## QUOTED PASSAGE
Content starts

OTeL Setups: Bare-Metal & Kubernetes Guide Part 1

The intention of this post is to be an opinionated suggestion on collector configurations to gather comprehensive metrics for two fundamental environment types. Fortunately, the OTeL community has made it fairly straight-forward. In "Part 1", we will explore simple host monitoring.

Host Metrics and Attributes

The hostmetricsreceiver is a mainstay of the OTeL collector repository and provides system health metrics. There are various components within the configuration patterns that can be enabled selectively.

Collection Interval

Receivers can scrape at various intervals:

hostmetrics:
        collection_interval: 10s

Depending on data retention windows and granularity needed, one should expect to set this from 5s-30s (in increments of 5s), although any frequency can be used.

Content ends

## WORK TO COMPLETE
**1.** In the OTeL setup guide, what range is suggested for the collection interval?
**2.** Reproduce the part of the OTeL setup guide that opens with the words containing "The intention of" and closes with "be enabled selectively.".

## GIVEN ENTRIES
Content starts

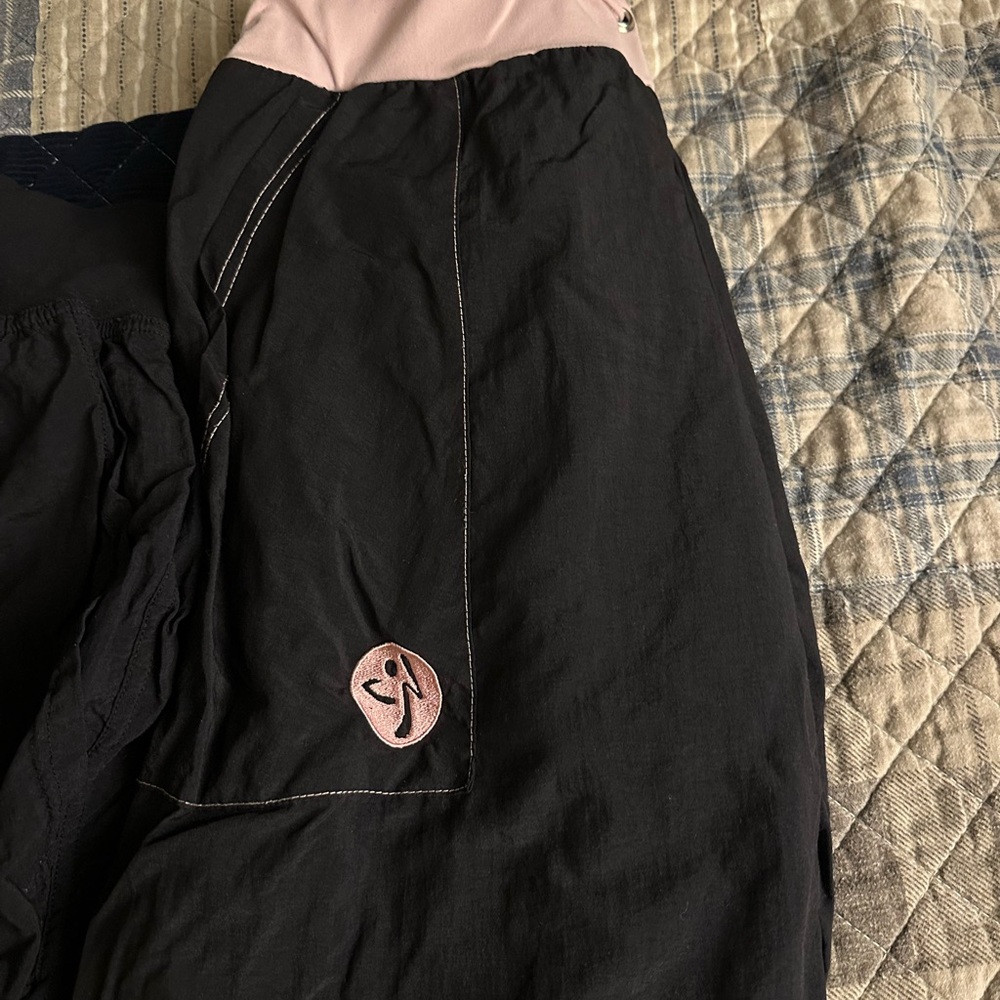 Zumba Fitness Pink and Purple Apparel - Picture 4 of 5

Content ends
Content starts

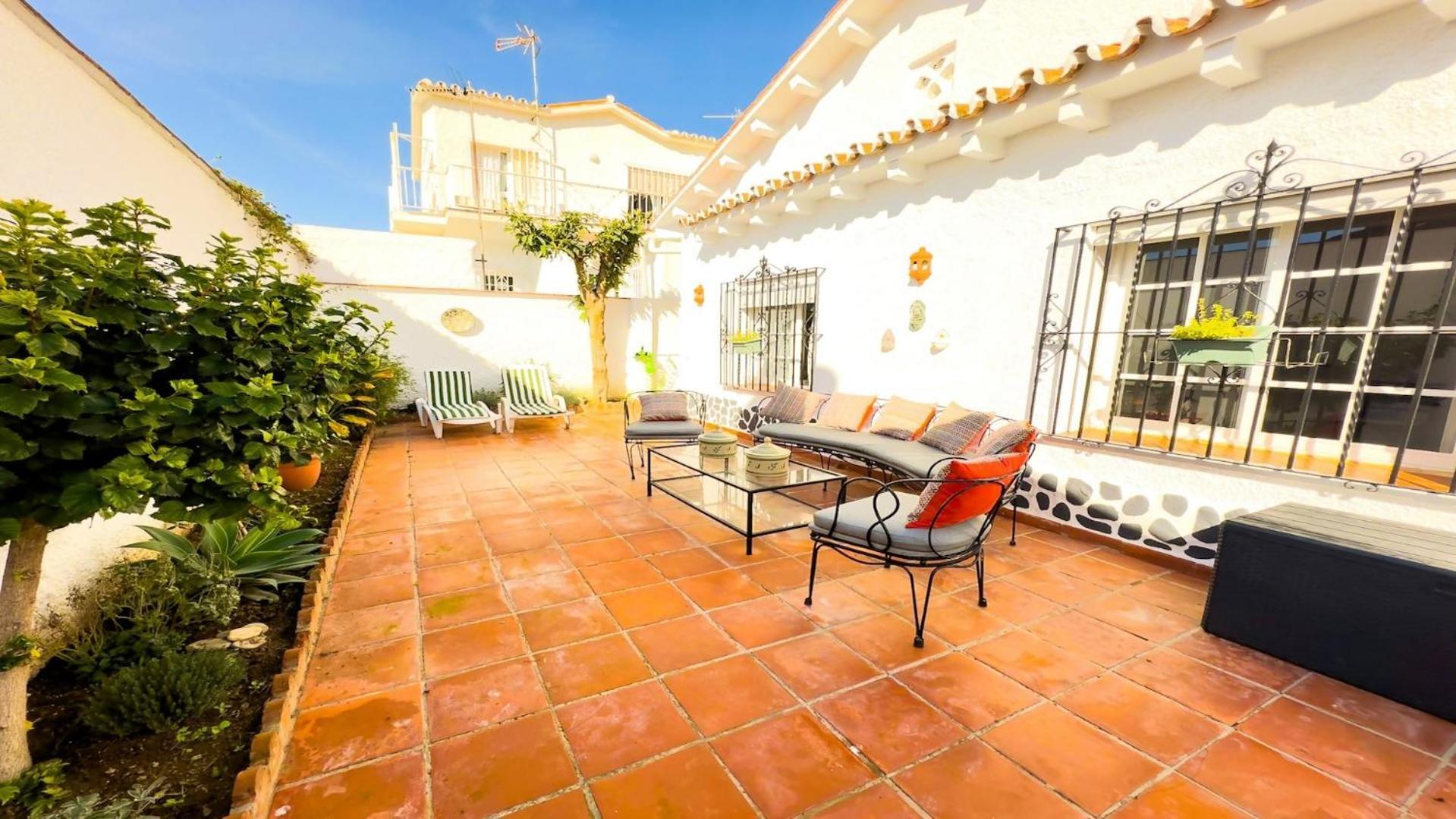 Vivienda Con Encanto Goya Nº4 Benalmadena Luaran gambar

Content ends
Content starts

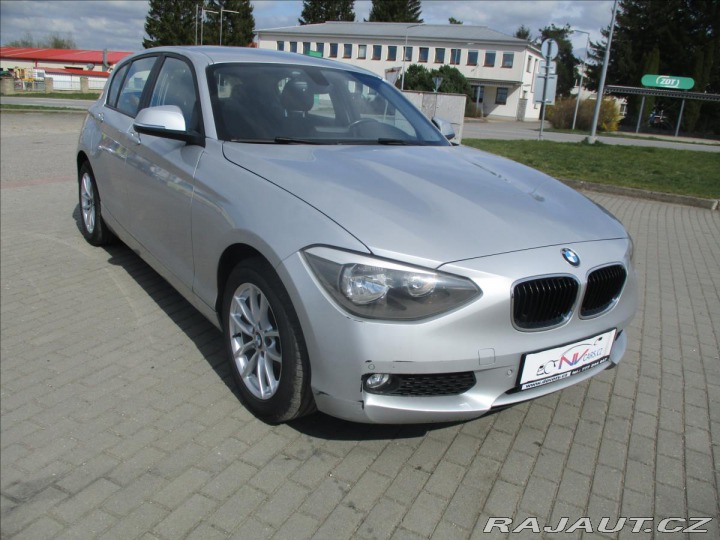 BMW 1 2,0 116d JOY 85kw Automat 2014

Content ends

## ANSWERS PROVIDED
**1.** From 5s to 30s, in increments of 5s.

**2.**
The intention of this post is to be an opinionated suggestion on collector configurations to gather comprehensive metrics for two fundamental environment types. Fortunately, the OTeL community has made it fairly straight-forward. In "Part 1", we will explore simple host monitoring.

Host Metrics and Attributes

The hostmetricsreceiver is a mainstay of the OTeL collector repository and provides system health metrics. There are various components within the configuration patterns that can be enabled selectively.